Exercise objective: Nothing but the lines from the one containing "order: Artiodactyla" to the end of the data should be returned, each exactly as written.

Exercise materials:

---

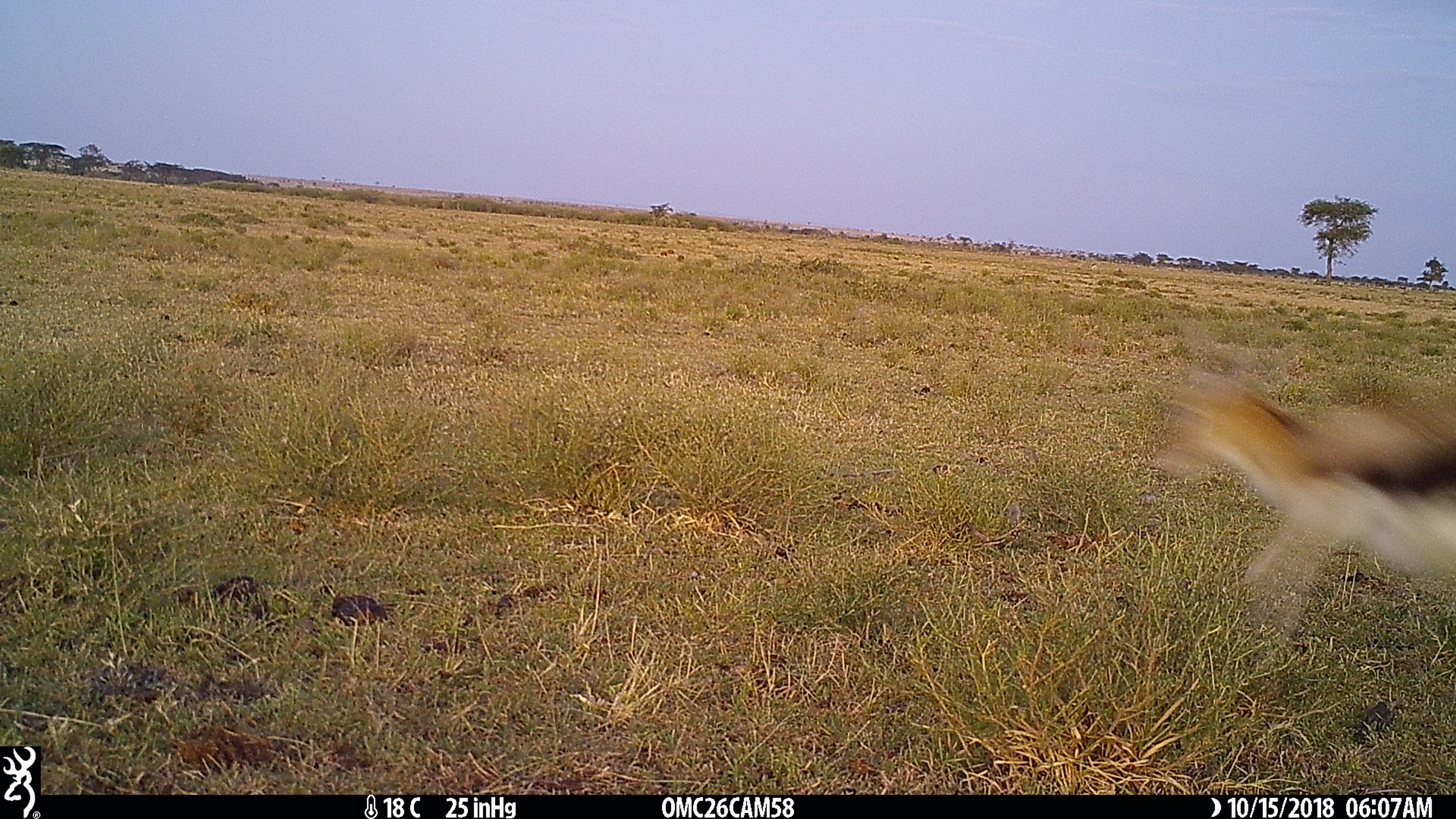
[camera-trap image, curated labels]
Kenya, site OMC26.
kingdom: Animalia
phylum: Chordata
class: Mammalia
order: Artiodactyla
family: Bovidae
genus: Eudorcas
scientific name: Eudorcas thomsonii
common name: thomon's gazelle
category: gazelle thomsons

---

Answer space:
order: Artiodactyla
family: Bovidae
genus: Eudorcas
scientific name: Eudorcas thomsonii
common name: thomon's gazelle
category: gazelle thomsons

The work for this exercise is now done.